Gather every line in the records below that contains the word "center".

※ ※ ※

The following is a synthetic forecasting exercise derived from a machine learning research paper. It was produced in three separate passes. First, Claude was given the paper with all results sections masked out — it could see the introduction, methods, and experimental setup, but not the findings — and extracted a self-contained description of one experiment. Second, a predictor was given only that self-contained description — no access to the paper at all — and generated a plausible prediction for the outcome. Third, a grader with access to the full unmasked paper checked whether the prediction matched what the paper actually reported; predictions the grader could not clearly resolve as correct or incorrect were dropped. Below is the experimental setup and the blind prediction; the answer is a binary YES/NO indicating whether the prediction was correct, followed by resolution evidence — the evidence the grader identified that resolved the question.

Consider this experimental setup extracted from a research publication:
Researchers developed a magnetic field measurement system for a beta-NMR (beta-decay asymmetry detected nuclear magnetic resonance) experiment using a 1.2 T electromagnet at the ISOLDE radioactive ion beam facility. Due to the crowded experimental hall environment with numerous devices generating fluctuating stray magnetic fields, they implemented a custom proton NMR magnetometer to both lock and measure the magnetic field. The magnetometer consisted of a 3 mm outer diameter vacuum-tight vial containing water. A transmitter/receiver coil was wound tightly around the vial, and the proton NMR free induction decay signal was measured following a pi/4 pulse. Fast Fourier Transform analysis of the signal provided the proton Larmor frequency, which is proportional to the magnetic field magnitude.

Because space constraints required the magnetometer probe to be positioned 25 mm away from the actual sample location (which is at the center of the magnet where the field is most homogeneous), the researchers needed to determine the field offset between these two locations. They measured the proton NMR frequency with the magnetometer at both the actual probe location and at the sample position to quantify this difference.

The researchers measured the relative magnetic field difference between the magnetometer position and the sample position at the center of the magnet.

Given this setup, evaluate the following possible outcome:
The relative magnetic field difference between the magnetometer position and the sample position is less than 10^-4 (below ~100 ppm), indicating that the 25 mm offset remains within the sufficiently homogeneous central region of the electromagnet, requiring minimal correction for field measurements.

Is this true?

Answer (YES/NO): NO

※ ※ ※

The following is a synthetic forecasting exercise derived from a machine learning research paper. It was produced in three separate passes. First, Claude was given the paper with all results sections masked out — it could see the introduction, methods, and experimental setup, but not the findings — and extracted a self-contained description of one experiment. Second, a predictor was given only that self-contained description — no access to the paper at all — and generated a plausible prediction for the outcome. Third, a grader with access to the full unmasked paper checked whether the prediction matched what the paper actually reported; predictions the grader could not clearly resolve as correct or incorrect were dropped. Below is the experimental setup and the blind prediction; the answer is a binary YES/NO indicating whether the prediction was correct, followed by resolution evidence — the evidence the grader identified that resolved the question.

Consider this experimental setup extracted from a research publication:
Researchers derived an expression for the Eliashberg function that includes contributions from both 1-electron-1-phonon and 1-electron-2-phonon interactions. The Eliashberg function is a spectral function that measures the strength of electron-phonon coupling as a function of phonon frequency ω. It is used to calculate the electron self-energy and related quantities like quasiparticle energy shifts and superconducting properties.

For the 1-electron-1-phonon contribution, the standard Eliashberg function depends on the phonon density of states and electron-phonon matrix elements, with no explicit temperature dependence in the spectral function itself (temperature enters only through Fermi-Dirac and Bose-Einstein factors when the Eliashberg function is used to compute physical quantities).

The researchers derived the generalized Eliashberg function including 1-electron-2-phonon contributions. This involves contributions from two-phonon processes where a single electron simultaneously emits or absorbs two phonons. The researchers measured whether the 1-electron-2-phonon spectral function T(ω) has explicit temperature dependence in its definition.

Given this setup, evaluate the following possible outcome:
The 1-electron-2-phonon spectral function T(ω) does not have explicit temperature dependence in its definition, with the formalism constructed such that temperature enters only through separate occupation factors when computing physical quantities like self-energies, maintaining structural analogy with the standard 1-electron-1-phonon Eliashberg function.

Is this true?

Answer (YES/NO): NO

※ ※ ※

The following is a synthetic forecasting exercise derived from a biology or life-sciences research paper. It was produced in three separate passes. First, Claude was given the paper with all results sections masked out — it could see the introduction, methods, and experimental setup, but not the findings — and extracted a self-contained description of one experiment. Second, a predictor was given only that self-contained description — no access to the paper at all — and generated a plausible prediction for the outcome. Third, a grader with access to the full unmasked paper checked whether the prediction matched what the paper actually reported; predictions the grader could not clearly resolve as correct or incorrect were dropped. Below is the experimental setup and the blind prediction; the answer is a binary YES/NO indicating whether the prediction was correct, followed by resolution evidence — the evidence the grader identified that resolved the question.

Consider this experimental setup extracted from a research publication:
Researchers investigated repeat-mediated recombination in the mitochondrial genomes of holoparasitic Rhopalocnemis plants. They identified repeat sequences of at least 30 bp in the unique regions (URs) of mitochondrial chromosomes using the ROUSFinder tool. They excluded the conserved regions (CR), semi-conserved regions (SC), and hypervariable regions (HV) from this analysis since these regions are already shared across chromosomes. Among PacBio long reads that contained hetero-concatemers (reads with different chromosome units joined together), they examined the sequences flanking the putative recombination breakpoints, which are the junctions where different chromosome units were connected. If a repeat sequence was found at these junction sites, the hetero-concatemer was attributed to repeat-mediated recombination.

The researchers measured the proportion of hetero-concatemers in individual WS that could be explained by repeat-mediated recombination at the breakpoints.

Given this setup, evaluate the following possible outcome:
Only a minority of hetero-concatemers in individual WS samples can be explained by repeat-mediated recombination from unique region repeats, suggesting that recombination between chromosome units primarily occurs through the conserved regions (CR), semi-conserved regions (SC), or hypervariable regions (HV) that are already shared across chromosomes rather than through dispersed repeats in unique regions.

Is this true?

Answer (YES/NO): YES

※ ※ ※

# RESPONSE BOX:
Because space constraints required the magnetometer probe to be positioned 25 mm away from the actual sample location (which is at the center of the magnet where the field is most homogeneous), the researchers needed to determine the field offset between these two locations. They measured the proton NMR frequency with the magnetometer at both the actual probe location and at the sample position to quantify this difference.
The researchers measured the relative magnetic field difference between the magnetometer position and the sample position at the center of the magnet.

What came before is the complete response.